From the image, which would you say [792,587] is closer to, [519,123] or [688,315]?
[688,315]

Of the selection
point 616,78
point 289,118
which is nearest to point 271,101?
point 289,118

# # #

Set down every one of the records above word for word, keeping each line and its line breaks unchanged.

▶ _Answer to this problem_
From the image, which would you say [792,587] is closer to, [519,123] or [688,315]?
[688,315]

Of the selection
point 616,78
point 289,118
which is nearest to point 271,101?
point 289,118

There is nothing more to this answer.